The director of the Centers for Disease Control and Prevention is worried about how Americans will pay for vaccines in the future. As well she should be.
“I worry about the day where the vaccine will no longer be free,” the director, Dr. Rochelle Walensky, said this month, referring to the fact that the government is providing coronavirus vaccinations to all Americans at no cost. “What about if we need a third booster?” Dr. Walensky asked. “What happens then? Who’s going to pay for that?”
This question should concern every American and every policymaker in Washington. These vaccines, which are critical to ending the scourge of Covid-19, were developed with government funding and purchased for $10 to $19.50 per dose with taxpayer dollars.
Now they are poised to jump in price — a lot, if you listen to the stated intentions of vaccine producers. Executives at Pfizer, Moderna and Johnson & Johnson, the three companies whose coronavirus vaccines have been approved for emergency use in the United States, have said they will maintain their current pricing models during the pandemic but expect to raise prices after it ends. Frank D’Amelio, Pfizer’s chief financial officer, recently said that in a postpandemic environment, “obviously, we’re going to get more on price,” noting that vaccine prices are normally $150 to $175 per dose.
Many experts now predict that Covid-19 booster shots will become a regular part of our lives for years.
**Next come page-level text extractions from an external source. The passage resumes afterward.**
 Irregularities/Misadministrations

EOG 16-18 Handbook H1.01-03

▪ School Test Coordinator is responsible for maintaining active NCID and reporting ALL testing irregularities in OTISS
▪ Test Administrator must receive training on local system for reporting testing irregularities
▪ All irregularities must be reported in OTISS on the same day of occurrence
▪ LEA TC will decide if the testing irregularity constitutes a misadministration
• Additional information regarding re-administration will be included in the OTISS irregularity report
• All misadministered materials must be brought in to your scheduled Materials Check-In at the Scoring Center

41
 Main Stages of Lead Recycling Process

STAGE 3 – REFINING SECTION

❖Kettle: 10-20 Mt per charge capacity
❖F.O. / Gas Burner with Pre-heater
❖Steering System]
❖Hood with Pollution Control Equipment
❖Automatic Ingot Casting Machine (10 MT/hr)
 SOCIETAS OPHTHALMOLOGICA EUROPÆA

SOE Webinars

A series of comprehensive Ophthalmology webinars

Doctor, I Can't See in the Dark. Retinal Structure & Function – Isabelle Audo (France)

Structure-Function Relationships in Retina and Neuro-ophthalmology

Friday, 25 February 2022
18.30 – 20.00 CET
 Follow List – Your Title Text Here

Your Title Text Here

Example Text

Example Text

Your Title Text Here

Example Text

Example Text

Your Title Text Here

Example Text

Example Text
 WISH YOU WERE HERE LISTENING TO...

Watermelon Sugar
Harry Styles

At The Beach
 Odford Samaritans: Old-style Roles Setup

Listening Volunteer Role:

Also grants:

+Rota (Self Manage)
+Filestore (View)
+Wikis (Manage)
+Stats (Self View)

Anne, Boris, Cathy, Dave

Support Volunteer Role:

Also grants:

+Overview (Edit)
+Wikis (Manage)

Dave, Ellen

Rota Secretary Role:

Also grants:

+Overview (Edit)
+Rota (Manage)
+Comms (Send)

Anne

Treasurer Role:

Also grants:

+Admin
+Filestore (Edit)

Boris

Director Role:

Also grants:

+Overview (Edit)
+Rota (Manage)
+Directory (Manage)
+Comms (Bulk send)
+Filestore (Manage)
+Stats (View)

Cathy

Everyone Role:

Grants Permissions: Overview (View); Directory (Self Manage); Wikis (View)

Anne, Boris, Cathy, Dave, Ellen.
An increase in the price of coronavirus vaccines would have considerable impact on American health care spending. If Pfizer raised the price of its coronavirus vaccine from $19.50 per dose to $175, a yearly shot for every American adult would cost $44.7 billion and could increase annual U.S. drug spending by 9 percent.
Pfizer has claimed it did not rely on government money to develop its vaccine, but that’s not exactly true. Pfizer did not receive U.S. funding to develop its vaccine, as did Johnson & Johnson and Moderna, which received support from the National Institutes of Health. While Pfizer had already been investing in mRNA vaccines, it was most likely able to bring its coronavirus vaccine to market in record time in part because of recent and past government investment in mRNA research. (Pfizer’s German partner in its vaccine development, BioNTech, received a $445 million grant from its national government.)
Over the past several decades, as private companies invested less in vaccines, the government, fearing a pandemic, took up the slack. Scientific advances in mRNA vaccine technology that were funded by the National Institutes of Health and the Defense Advanced Research Projects Agency enabled Pfizer and Moderna to start working on a coronavirus vaccine as soon as the virus’s genetic sequence was available.
The United States government was prepared to spend whatever was necessary — $18 billion to date — to facilitate the development of vaccines that would end the spread of the coronavirus. The government was willing to assume the financial risks of vaccine development and to permit the companies to begin manufacturing doses before clinical trials were even completed.
The story of coronavirus vaccines is the story of drug development in America writ large. Government funding contributed to research associated with all 210 new drugs approved by the U.S. Food and Drug Administration between 2010 and 2016, for example. The director of the National Institutes of Health, Francis Collins, said, “We at N.I.H. play a very major role in the early stages of almost every drug that gets developed and approved by the F.D.A.”
Yet in the United States, the government often funds research and development and then hands off the ownership of vaccines and medicines to companies that can charge whatever price they think the market will bear. Drug companies often demand a premium price to compensate for early risk that was actually borne by taxpayers.
I have an incurable cancer and am currently kept alive by four drugs with a combined price of more than $900,000 per year. Medicare pays for most of this, but one drug costs me $18,000 per year out of pocket. I know the importance of both innovation and affordability. And when patients like me suggest limiting the drug industry’s power to dictate prices, the companies threaten that innovation will cease, even though the foundation for most innovation in drug development is paid for by government, not private companies.
Which brings us back to Dr. Walensky’s very legitimate concerns about how we will pay for coronavirus vaccines in the future. We can start by allowing Medicare to negotiate the prices it pays for medicines and vaccines, which the U.S. government is precluded from doing now. The U.S. can also protect Americans from price gouging by tying drug price increases to the rate of inflation.
Americans should stop buying the pharmaceutical industry’s argument that innovation and new drug development will dry up if the government uses its purchasing power and bargains to get a better deal. The United States spends more per capita than any other wealthy nation for prescription drugs — often the same drugs available for far less overseas. And while taxpayer dollars play a key role in funding innovation, the pharmaceutical industry enjoys profits that are almost double the average of companies in the S&P 500. We can have lower prices as well as innovation.
In the coming weeks Congress is expected to advance legislation that would allow Medicare to negotiate drug prices. President Biden has pledged his support. This year, we can achieve reforms that both advance innovation and ensure Americans can afford the medicines — and vaccines — we need.